Hoy almorzaremos con El Duque

'...allí, donde ya habrían unas tres o cuatro mil fotos de grandes peloteros junto a las suyas con algunos de ellos, en lo que muchos cubanos ya conocían como El Templo del Béisbol'.

Holguín

A Demetrio Ruiz, que murió en Boston, huyendo de sus fotos de pelota, todavía hoy pegadas a la sala de su casa, en Miami.

 

Un comemierda. De eso tiene cara: de perfecto y gran comemierda, y en esas fotos aparece siempre a un lado, o al fondo, como un manchón que una mano sucia, misteriosa, invisible, hiciera al cuadrado de papel brillante donde su cara de Don Nadie aparece abrazado al viejito que es, días antes de morir, el Gran Hurtado; o sonriendo casi como dos soldados, marciales y en una postura que le sigue recordando la forzada que resultó aquella foto en el Latino junto a Braudilio Vinent mientras una Habana llena de orientales a grito puro, a euforia pura, a puras mala palabra limpia: ¡¡¡pinga, ganamos, habaneritos!!!, celebraba la victoria del equipo Santiago; o pareciendo un guiñapito delante de esa mole con pinta de guajiro que le ha pasado un brazo sobre el hombro, con la puerta del estadio Genaro Melero a la espalda, y sonríe, bonachón, compasivo quizás, mientras recordaba las veces en que botó la pelota de aquel campo, como sucedió esa noche, segundos después de que él preguntara a un amigo común: "¿Crees que Muñoz querrá tirarse una foto conmigo?".

En todas esa fotos es un muchacho con cara de comemierda, piensa, y "ahora eres un verraco viejo comemierda", se dice, con cierta rabia, como para ratificar esa extraña sensación de pequeñez, de insignificancia que siempre se le mete bajo su pellejo duro y ya arrugado cuando se ha sentado en esa pieza de su casa a mirar las fotos que adornan las paredes, pegadas allí, año tras año. Lo hace muy poco, Siente miedo. Un escalofrío que lo va vaciando lentamente, mientras su vista guía al cerebro de una foto a otra rememorando siempre su papel de fan idiota que vive de las glorias ajenas.
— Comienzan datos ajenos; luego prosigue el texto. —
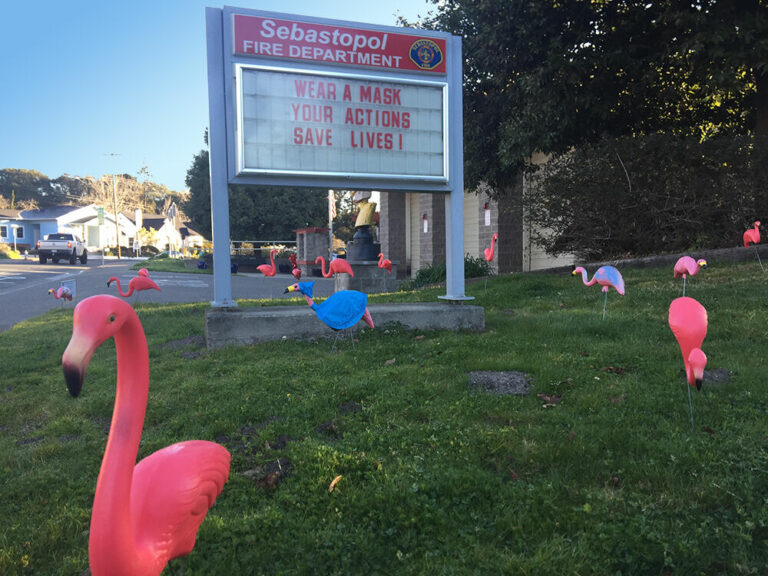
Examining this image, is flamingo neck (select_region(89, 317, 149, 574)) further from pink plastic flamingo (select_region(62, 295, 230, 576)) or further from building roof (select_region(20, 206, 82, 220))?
building roof (select_region(20, 206, 82, 220))

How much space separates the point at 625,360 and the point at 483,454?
95.0 inches

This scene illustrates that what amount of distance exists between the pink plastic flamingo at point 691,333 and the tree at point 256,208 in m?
29.8

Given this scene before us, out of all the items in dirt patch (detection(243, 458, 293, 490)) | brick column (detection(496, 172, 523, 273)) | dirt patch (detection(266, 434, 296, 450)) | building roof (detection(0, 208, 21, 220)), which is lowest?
dirt patch (detection(243, 458, 293, 490))

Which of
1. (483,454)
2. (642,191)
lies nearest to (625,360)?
(483,454)

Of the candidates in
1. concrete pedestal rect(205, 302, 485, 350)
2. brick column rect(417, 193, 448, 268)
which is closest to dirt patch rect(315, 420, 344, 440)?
concrete pedestal rect(205, 302, 485, 350)

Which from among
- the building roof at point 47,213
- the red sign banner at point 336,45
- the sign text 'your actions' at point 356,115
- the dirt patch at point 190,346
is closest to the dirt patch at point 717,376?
the sign text 'your actions' at point 356,115

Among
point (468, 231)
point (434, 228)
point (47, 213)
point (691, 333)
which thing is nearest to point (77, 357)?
point (691, 333)

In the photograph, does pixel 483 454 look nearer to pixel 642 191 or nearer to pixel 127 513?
pixel 127 513

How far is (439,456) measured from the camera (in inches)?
125

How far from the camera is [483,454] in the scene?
10.5 ft

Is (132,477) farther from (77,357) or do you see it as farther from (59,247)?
(59,247)

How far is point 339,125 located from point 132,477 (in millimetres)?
5832

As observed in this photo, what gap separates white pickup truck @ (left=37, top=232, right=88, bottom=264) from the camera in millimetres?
32688

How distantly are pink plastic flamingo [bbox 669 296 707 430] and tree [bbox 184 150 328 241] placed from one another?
29804mm
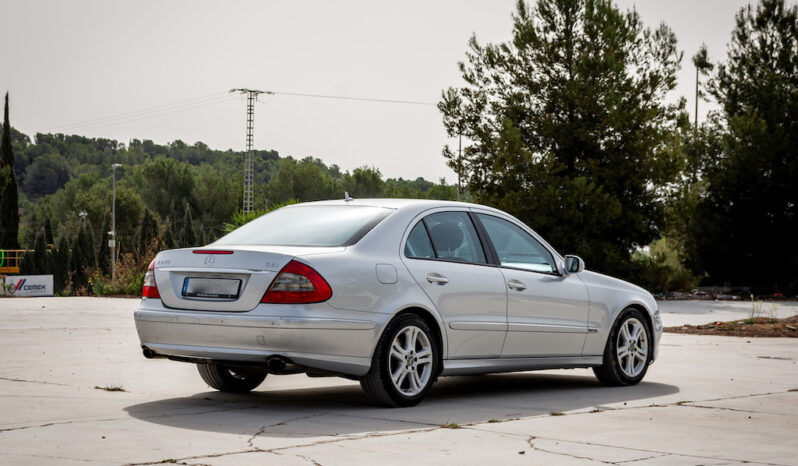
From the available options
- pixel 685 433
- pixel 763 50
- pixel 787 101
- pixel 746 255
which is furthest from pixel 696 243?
pixel 685 433

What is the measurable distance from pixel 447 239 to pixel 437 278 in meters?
0.52

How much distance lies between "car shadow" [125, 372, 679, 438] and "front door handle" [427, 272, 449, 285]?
3.05 ft

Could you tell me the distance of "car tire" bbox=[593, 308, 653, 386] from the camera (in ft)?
30.1

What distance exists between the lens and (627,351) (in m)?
9.34

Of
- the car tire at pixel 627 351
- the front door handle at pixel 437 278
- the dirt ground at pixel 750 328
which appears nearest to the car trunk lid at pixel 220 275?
the front door handle at pixel 437 278

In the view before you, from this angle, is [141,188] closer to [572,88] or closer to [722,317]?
[572,88]

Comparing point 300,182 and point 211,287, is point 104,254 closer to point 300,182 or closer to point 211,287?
point 300,182

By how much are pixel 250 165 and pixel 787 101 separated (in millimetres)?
43504

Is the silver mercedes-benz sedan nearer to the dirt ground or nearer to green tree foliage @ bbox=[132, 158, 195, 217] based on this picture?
the dirt ground

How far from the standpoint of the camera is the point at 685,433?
6.37m

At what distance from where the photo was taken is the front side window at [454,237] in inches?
314

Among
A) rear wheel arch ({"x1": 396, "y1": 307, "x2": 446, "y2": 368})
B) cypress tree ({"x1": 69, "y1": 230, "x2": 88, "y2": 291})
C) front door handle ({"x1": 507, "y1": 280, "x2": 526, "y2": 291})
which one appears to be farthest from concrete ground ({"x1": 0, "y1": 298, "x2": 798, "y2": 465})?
cypress tree ({"x1": 69, "y1": 230, "x2": 88, "y2": 291})

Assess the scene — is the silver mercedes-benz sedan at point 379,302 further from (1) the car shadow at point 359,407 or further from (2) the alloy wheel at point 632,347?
(1) the car shadow at point 359,407

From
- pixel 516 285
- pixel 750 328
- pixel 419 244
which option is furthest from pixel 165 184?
pixel 419 244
Ahora le parece idiota. Por eso rehúye mirarlas, aunque por una molesta fuerza a la que no logra imponerse las sigue poniendo allí, en los espacios aún vacíos de la sala, y aunque todavía siga explicando al curioso que llega, se sienta, mira y pregunta, cómo tuvo que anotar al hijastro de Marian, su mujer gringa, todavía tan putísima y amante de todo lo cubano como la noche en que la conoció, en un curso de pitcheo carísimo para que le fuera fácil retratase en el mismo campo de entrenamiento con Arocha, el maestro; o cuánto disparate tuvo que hacer para colarse en el Captain Tony’s donde otro fan comemierda como él daba esa fiesta en honor a Minnie Miñoso y Sandy Amorós en la que aparece al centro de los dos peloteros, dueños ya de todo el dinero y todas las arrugas que no llegaron a tener en Cuba; o el modo en que, por una simple cortadura en la mano que recuerda aún por esa herida tan visible entre sus dedos pulgar e índice, el azar le puso delante a José Ariel Contreras, acabadito de firmar por unos cuantos millones para los Medias Blancas de Chicago, de visita allí, en Mercy Hospital para ver a un familiar de Miami que había chocado su coche y estaba enyesado "hasta el culo, bróder", le escuchó, afable, jura que triste, sin imaginar que terminarían posando luego para esa foto que sigue desde ese día junto a la lámpara de pie, en un costado del sofá cama de la sala.

Le parece idiota haber vivido tanto tiempo disfrutando las glorias ajenas como si fueran suyas, en un vicio que ahora, pasados tantos años, considera una forma inocente de autoaniquilarse, pero no ha logrado resistirse y, quizás por la costumbre, de nuevo le ha dicho a Marian que invitó a otro pelotero famoso a comer en casa, allí, donde ya habrían unas tres o cuatro mil fotos de grandes peloteros junto a las suyas con algunos de ellos, en lo que muchos cubanos ya conocían como "El Templo del Béisbol".

—Hoy almorzamos con El Duque —le dice, y la ve sonreír, siempre con esa cara de gringa putísima por la que supo que, bien ensartada en una cama, aquella hembra malcriada, hija de padres ricos, le garantizaría un futuro tranquilo, sin tener que regresar a las fastidiosas y asqueantes noches limpiando mariscos en el Mambo Café.

—¿Cómo lograste llegar a él? —preguntó ella.

—Cosas de Dios —le dijo—. Alguien le comentó que no podía irse de este viaje a Miami sin visitar mi templo.

Y allí estaba, más blanco que en Cuba, sentado con una humildad que lo bajaba, desde el pedestal donde muchos los situaban, a la altura de un mortal como él, Demetrio Ruiz, ahora su anfitrión, que tuvo de golpe en aquella mesa la cara de su padre, y sus palabras, dichas muchas veces: "los negros, cuando viven como ricos o se van de Cuba, blanquean hasta la piel", aunque también muchas veces lo escuchara decir: "o no sé si es que uno se acostumbra tanto a verlos vivir como animales, hacinados en cuarterías, acostumbrados a la mierda, que cuando se los encuentra viviendo como personas es uno mismo quien los ve más blancos". Típico racismo.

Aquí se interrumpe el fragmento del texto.